§ INFORMATION PROVIDED

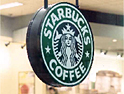 Starbucks to launch socially responsible offensive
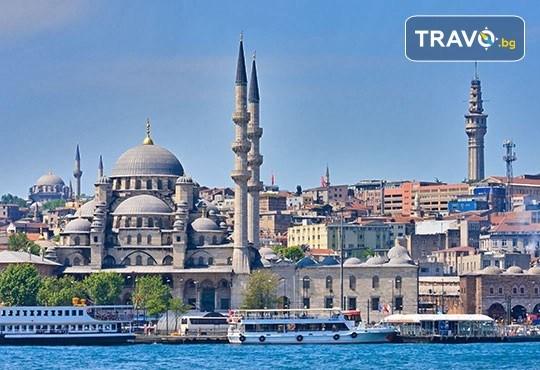 Екскурзия до Истанбул, Турция - дати от юни до август! 2 нощувки със закуски, транспорт, посещение на Одрин и водач от агенция Шанс 95! - Снимка 5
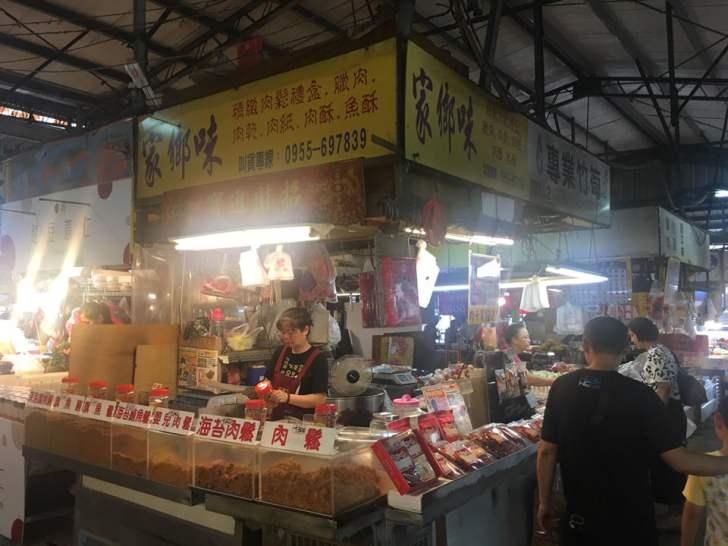 2019 09 02 151616 - 北平路黃昏市場美食,壽司、烤鴨、滷味都在這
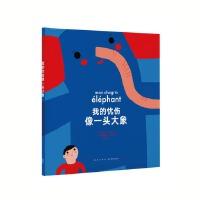 《我的忧伤像一头大象》帮助孩子走出情感创伤 读小库绘本 3-6岁7-9岁 读库童书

§ HOW TO COMPLETE THIS TASK
Take the data above and repeat it exactly, leaving each picture out.

§ RESULT OF THE TASK
 Starbucks to launch socially responsible offensive
 Екскурзия до Истанбул, Турция - дати от юни до август! 2 нощувки със закуски, транспорт, посещение на Одрин и водач от агенция Шанс 95! - Снимка 5
 2019 09 02 151616 - 北平路黃昏市場美食,壽司、烤鴨、滷味都在這
 《我的忧伤像一头大象》帮助孩子走出情感创伤 读小库绘本 3-6岁7-9岁 读库童书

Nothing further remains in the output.